The revolution of Cuban art. Manuel Reguera Collection

Recognized as one of the great Cuban writers and playwrights of the 20th century, Manuel Reguera was also passionate about art. As the set of photographs that accompany the collection we present here testify, during the years he spent in his native country, Reguera forged a close friendship with the most outstanding exponents of Cuban art. It was then when the writer, supported by the bond that united him with Amelia Peláez, Rene Portocarrero and Eduardo Abela, began his facet as a collector, giving birth to what would become his personal collection.

The group of works under bidding materializes the richness and renovating spirit of those Cuban artists who, like Wifredo Lam, Amelia Pealez or Portocarrero, captained the creative impulse of the plastic arts in Cuba from the 1930s onwards. In fact, its evolution is closely linked to the triumph of the Revolution, which brought about an abysmal change in the cultural and artistic projection of the country.

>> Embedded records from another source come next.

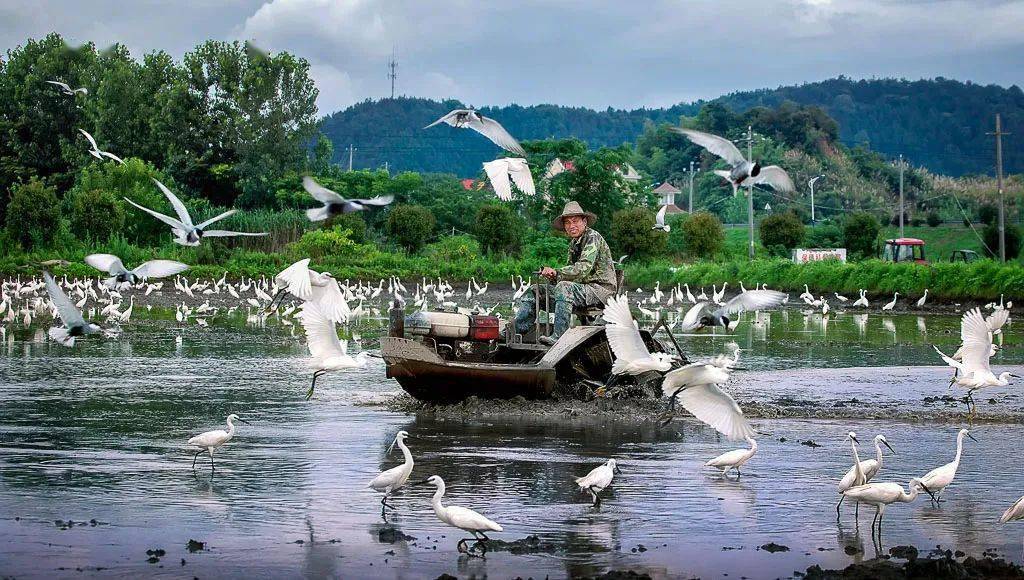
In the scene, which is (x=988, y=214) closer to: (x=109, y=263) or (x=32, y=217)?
(x=32, y=217)

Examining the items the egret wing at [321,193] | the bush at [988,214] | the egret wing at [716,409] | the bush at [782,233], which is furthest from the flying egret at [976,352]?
the bush at [988,214]

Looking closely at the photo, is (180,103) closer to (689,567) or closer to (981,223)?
(981,223)

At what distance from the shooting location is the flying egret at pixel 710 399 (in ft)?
37.2

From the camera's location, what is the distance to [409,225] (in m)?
52.4

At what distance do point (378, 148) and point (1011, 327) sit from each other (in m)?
87.3

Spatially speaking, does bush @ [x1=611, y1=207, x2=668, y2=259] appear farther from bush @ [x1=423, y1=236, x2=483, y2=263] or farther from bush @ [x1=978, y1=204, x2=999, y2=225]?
bush @ [x1=978, y1=204, x2=999, y2=225]

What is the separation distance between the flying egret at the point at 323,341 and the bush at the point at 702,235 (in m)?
42.4

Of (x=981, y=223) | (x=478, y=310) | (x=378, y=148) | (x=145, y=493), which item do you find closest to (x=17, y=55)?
(x=378, y=148)

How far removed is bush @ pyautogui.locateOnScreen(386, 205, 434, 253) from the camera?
172 ft

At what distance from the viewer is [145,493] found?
1002 centimetres

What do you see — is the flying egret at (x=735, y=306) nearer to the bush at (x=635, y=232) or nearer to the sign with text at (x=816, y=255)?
the bush at (x=635, y=232)

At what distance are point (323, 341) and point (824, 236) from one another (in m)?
54.2

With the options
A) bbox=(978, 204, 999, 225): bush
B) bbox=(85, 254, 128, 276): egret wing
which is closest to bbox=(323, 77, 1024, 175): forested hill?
bbox=(978, 204, 999, 225): bush

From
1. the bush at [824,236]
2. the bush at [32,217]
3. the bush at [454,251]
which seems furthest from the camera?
the bush at [824,236]
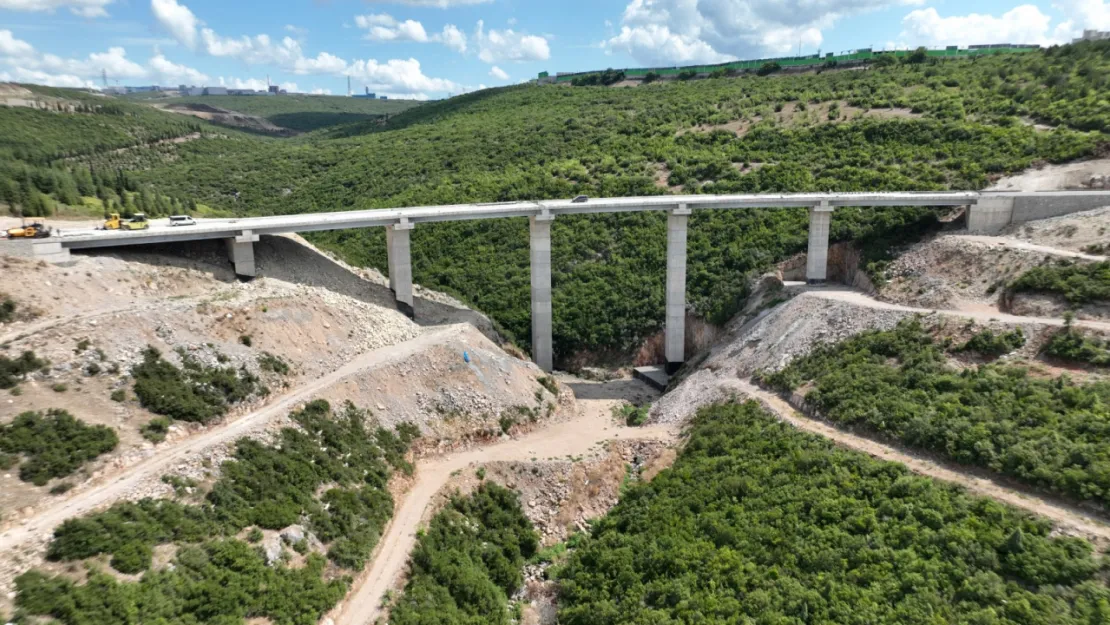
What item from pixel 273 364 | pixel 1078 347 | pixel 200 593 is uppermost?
pixel 1078 347

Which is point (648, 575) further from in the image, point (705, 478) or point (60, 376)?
point (60, 376)

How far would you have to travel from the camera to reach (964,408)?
90.1 ft

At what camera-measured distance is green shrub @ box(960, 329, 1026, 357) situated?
31062mm

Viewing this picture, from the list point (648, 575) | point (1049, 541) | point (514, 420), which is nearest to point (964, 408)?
point (1049, 541)

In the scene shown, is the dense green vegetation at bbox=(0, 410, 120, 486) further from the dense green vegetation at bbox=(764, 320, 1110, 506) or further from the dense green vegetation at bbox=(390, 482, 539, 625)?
the dense green vegetation at bbox=(764, 320, 1110, 506)

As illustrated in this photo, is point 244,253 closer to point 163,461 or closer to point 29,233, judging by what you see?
point 29,233

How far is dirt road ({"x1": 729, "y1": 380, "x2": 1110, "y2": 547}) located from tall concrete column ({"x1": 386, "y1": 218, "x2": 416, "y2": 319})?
82.0 ft

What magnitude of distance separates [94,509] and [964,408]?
33.2 meters

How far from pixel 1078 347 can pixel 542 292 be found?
3127 cm

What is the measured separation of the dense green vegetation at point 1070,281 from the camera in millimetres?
32844

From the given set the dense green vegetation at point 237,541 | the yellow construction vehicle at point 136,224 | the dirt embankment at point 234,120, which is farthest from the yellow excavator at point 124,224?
the dirt embankment at point 234,120

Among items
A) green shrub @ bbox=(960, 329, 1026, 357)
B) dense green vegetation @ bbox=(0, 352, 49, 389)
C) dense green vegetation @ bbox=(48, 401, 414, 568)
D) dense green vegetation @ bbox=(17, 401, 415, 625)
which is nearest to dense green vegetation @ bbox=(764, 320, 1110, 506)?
green shrub @ bbox=(960, 329, 1026, 357)

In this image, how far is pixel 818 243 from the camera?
4853 cm

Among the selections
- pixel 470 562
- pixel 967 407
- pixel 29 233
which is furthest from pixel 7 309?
pixel 967 407
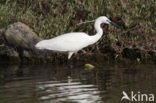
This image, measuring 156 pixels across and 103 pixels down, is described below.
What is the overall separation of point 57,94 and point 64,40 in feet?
14.6

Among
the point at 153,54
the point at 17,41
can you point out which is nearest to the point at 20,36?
the point at 17,41

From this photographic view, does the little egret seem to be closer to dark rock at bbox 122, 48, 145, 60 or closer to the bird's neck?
the bird's neck

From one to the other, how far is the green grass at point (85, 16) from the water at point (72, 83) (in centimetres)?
139

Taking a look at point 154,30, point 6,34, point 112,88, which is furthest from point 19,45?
point 112,88

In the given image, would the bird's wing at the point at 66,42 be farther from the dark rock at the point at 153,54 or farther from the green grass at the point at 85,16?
the dark rock at the point at 153,54

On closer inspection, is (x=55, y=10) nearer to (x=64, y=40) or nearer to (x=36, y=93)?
(x=64, y=40)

Since then, Cuban painting has shown a great capacity to assume the influences of international art that, such as primitivism, expressionism, abstraction or the most magicist aspect, developed under its own vision that manifests a clear will to define the features of Cuban identity, its roots, its traditions and, of course, its culture. Indeed, there is no doubt that the richness of Cuban painting today is indebted to the vigor and renovating spirit that accompanied these artists in their capacity to assume the new times that were opening up in the country’s cultural space.

By incorporating and reinterpreting the most avant-garde trends of the moment, fully consolidated artists such as Wifredo Lam, Amelia Pelaez, Portocarrerro or Mendive managed to conquer the international art market, becoming, as their excellent results show, a sure value in the art circuit.

Wifredo Lam

In this important work of his youth, Wilfredo Lam pours the concerns that by then dominated his pictorial creation. Taking a theme rooted in the costumbrista tradition, he subjected the motif to a process of formal purification and chromatic synthesis that in the following decades would lead him to a more abstract style of painting that would derive in his particular surreal post-cubism. Likewise, the debt to Cézanne is evident in the essentialism of the rocky landscape and in the application of color in planes. Wrapped in a timeless atmosphere, this young woman wearing a scarf exudes an extemporaneous and timeless beauty.

Amelia Pelaez

The works under bidding are a clear example of the balance Amelia Peláez achieved between the modernity of the avant-garde and her Cuban roots. The teachings acquired in Paris, integrated with the light and colors of the tropics that he always carried with him, are reflected in each of his compositions. Both in his works of figurative roots and in those closer to abstraction, Pelaez’s style is perfectly defined by his geometrizing tendency, as well as by the rigor of his strokes and strong colors.

Rene Portocarrero

The work we present at auction belongs to a transitional period in which the dominance of geometry will give way to an increasingly abstract aesthetic. Known for his female portraits, Portocarrero presents us with an exceptional image whose composition and certain hieratism brings us closer to antiquity and very specifically to the Kuroi and even to Paleochristian representations.

The set as a whole, which also includes works by Carlos Enríquez, Felix Abela or Victor Manuel, is undoubtedly a faithful reflection of the complex and captivating Cuban idiosyncrasy.